TEKS DITAMPILKAN:
Minggu, Oktober 13

Jakarta

Dua singa jantan ini adalah pemakan manusia di masa silam. Mereka meneror dan memakan manusia pada tahun 1898 saat pembangunan jembatan kereta api di atas Sungai Tsavo di Kenya.

Kini, analisis genetik inovatif terhadap rambut yang terperangkap di dalam rongga gigi mereka yang patah, mengungkap wawasan baru tentang mangsa yang pernah diburu oleh para pemakan manusia Tsavo itu.

Kisah nyata mengerikan singa itu, menyerbu tenda di malam hari dan menyeret korban ke semak, menginspirasi film dan buku. Banyak penelitian untuk memahami apa yang mendorong mereka memangsa manusia.


Singa itu menewaskan sedikitnya 28 orang, termasuk mereka yang bekerja dalam pembangunan Kereta Api Kenya-Uganda sejak April 1898 sebelum Letkol John Henry Patterson menembaknya. Patterson menjualnya tahun 1925 ke Museum Sejarah Alam Chicago, tempat mereka berada hingga kini.

TUGAS KERJA:
Tolong lanjutkan teks tentang singa pemakan manusia Tsavo, mulai setelah kalimat terakhirnya. Data yang disertakan di halaman ini adalah bahan tersendiri yang tidak berkaitan dengan teks.

DATA TERSEDIA:

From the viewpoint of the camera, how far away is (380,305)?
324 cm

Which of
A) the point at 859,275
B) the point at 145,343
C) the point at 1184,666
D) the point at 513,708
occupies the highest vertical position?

JAWABAN LATIHAN:
Thomas Gnoske, manajer koleksi di museum, pertama kali menemukan ribuan helai rambut terperangkap di gigi singa saat memeriksa tengkoraknya tahun 1990-an. Kini, Gnoske dan rekannya di Kenya, di Field Museum, dan University of Illinois Urbana-Champaign berhasil mengisolasi helai rambut dan gumpalan rambut padat di rongga gigi dan mengekstrak DNA.

Terungkap duo singa menjelajah lebih jauh dari yang diperkirakan. Penelitian tersebut dipublikasikan di jurnal Current Biology. “Bagian penting penelitian ini adalah membuat metode mengekstrak dan analisis DNA sehelai rambut spesies mangsa yang ditemukan di gigi spesimen,” kata periset Alida de Flamingh dari University of Illinois Urbana-Champaign.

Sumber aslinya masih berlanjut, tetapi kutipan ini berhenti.